HC Deb 29 October 1956 vol 558 cc1063-4
42 and 43. Mr. E. Johnson

asked the Minister of Health (1) if he is aware that in many hospitals the new scale in emolument charges will result in a substantial reduction in the net salaries of resident doctors; and if he will give instructions that these charges shall not be implemented in retrospect or until the negotiations in regard to the standard of accommodation, which are now in progress, have been completed ;

(2) if he is aware that there is still a shortage of junior hospital medical staff; and if he will take action to ameliorate this situation by abolishing emolument charges for those who are compelled to reside in the hospital in which they are employed, by improving the standard of accommodation for doctors and by providing married quarters.

Mr. Turton

While the charges payable by house officers, who are the most numerous class of resident doctors, are not altered, I am aware that for many doctors in the more senior grades the new charges are higher than those previously paid. They took effect on 1st August in accordance with a Whitley agreement, and I see no justification for suspending the operation of that agreement, much less for abolishing charges altogether. In reply to my hon. Friend's other points, I am sending him a copy of a circular on residential accommodation which was issued to hospital authorities in December, 1954.

Mr. Johnson

Is the Minister aware that resident doctors have to sign a contract which does not state the amount of the emoluments charged and that they have no redress if the emoluments are increased? Furthermore, is he aware that resident doctors have to pay Income Tax on their gross salaries before the charge is deducted?
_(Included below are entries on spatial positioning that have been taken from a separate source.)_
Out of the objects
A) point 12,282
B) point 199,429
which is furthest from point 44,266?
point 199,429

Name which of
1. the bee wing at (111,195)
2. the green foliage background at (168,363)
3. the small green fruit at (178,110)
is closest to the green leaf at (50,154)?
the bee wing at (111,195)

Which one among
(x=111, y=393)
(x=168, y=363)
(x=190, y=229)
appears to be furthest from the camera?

My second question is whether the Minister is aware that the standard of accommodation in some hospitals is still extremely poor? Is it not wrong that doctors, who may be called upon in the middle of the night to perform a difficult operation, should have a bedroom only and no sitting room at their disposal even after six or seven years' service?

Mr. Turton

The answer to the first part of my hon. Friend's question is that these charges were agreed by the Whitley Committee and the matter must be left there. With regard to the second part, I am sure that the hospital authorities are as anxious as I am to see that the accommodation provided for resident staff should be as satisfactory as possible. That is the reason for the circular which was put out by my predecessor.

Mrs. Jeger

Is the Minister able to give any special consideration to the case of married doctors who are required to be resident by virtue of their jobs and have to maintain a home for their wives and families away from the hospital? They are particularly hard-hit by the increased accommodation charges.

Mr. Turton

All these factors were taken into account by the Whitley Committee.